URIs are protocol elements intended for communication.
To be useful, the definition of the URI scheme should
tell the receiver of a URI what resource the URI identifies.

When you define a URI scheme, you are expected to define the
access semantics of the scheme -- how it is that a receiver
of a URI in the scheme is supposed determine the resource
that the URI identifies. For 'http', the definition URIs with
the http scheme is in the HTTP protocol specification, and
the definition is tied to the HTTP protocol.  (People might
use HTTP URIs in other ways to indicate something else, but
that use isn't part of the definition of the HTTP scheme.)

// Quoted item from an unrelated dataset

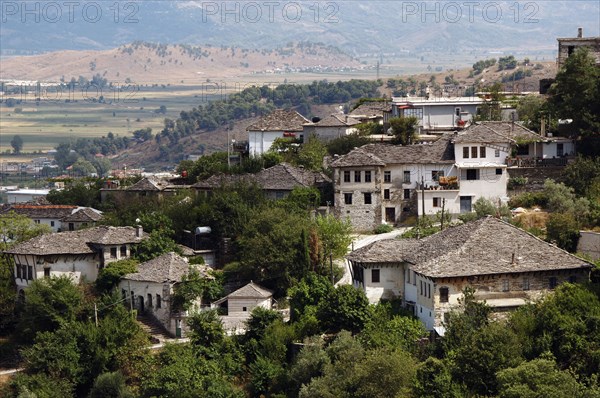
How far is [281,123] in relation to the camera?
95.8 meters

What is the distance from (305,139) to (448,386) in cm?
4116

The "urn" namespace was defined as a system which had no
defined operational interpretation for determining the
resource identified; rather, it allowed namespace authorities
to create naming rules, and that the receiver of a URN
would have to use other means to actually locate the
resource.

Of course, it is possible to treat a locator (such as a HTTP
URI) as if it were a uninterpreted identifier; many applications
of URIs do this. And it is possible to devise an operational
protocol for resolution of URNs. But neither of these are
definitional.

The guidelines for IETF registration of URI schemes vs.
URN namespaces could be specific that the namespace definition
needs to be explicit about whether the operational protocol
is definitional or merely a heuristic.

For doi, hdl and info, it seems that the intent is
to make the registry itself definitional, and the resolution
mechanisms heuristic. Because of this, I think they fit
into the "URN namespace" scope.  For "tag", again, the
goal is to avoid any definition of any operational means
of identification, so it would fit into a URN namespace
also.

However, for "tdb" and "duri" (http://larry.masinter.net/duri.html),
as well as "hash", (draft-thiemann-hash-urn-00), there *is*
an operational definition for determining the resource identified,
so they would fit better as new URI schemes.

What do you think of this as a guideline? I believe there
are many namespace registrations that are hanging because
of the weak guidelines between "URN namespace vs. URI scheme",
and this might help. Except for inertia of work already
underway, are these workable as guidelines?